*Raw data:*
◆ ◆ ◆ ◆ ◆

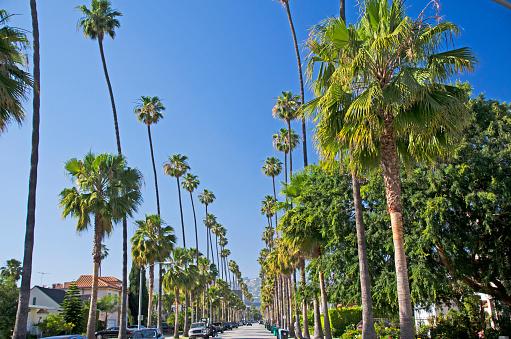 Treelined「Beverly Hills Palm Tree lined streets」:スマホ壁紙(6)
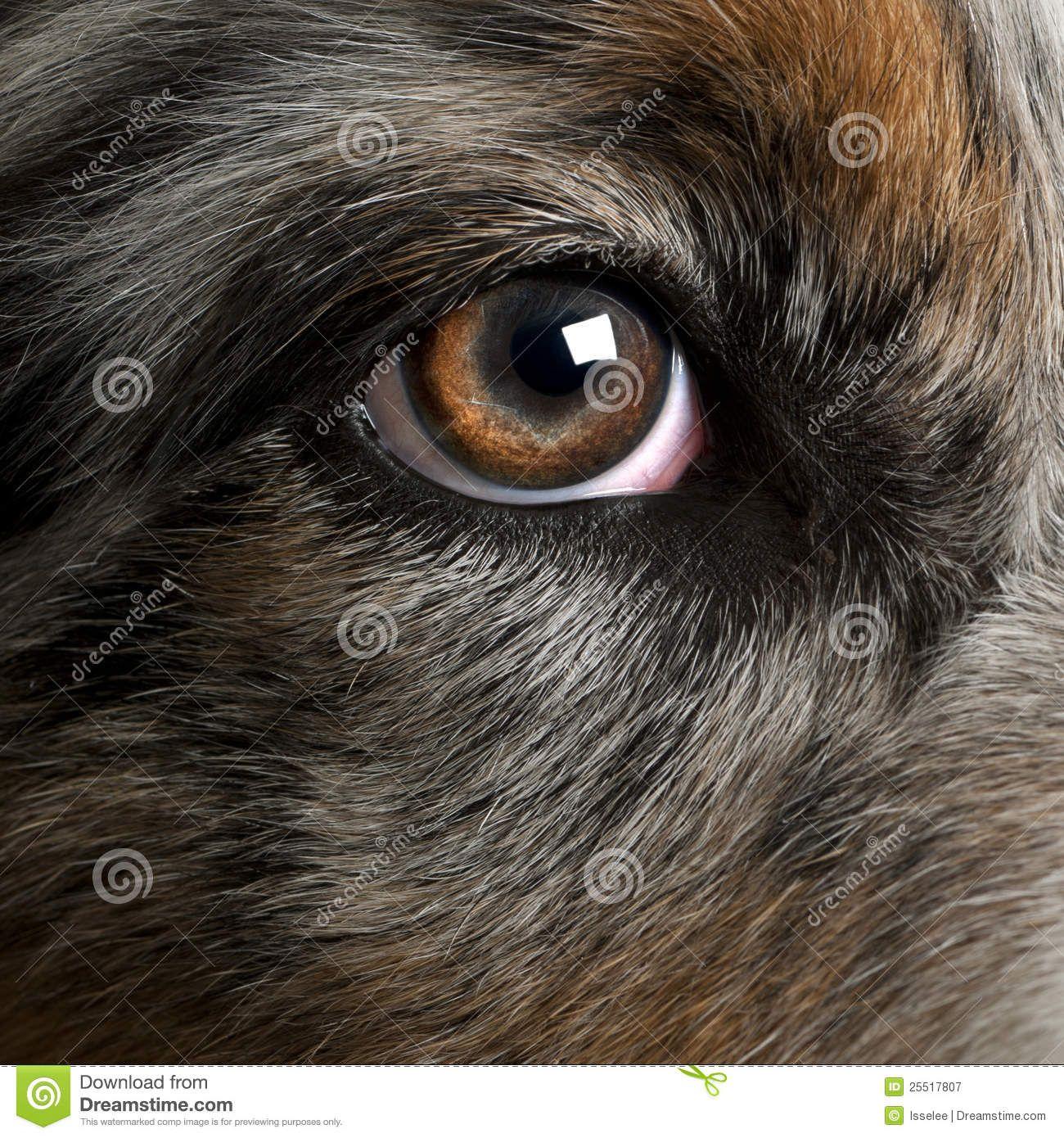 Dog\'s Eye Close-up Royalty Free Stock Photography - Image: 31733787 ...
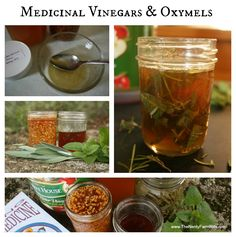 How to Make Medicinal Vinegars & Oxymels (sweet & sour herbal syrups)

◆ ◆ ◆ ◆ ◆

*Your task:*
Each line above must be set down exactly, though no picture should be carried over.

*Solution for this exercise:*
 Treelined「Beverly Hills Palm Tree lined streets」:スマホ壁紙(6)
 Dog\'s Eye Close-up Royalty Free Stock Photography - Image: 31733787 ...
 How to Make Medicinal Vinegars & Oxymels (sweet & sour herbal syrups)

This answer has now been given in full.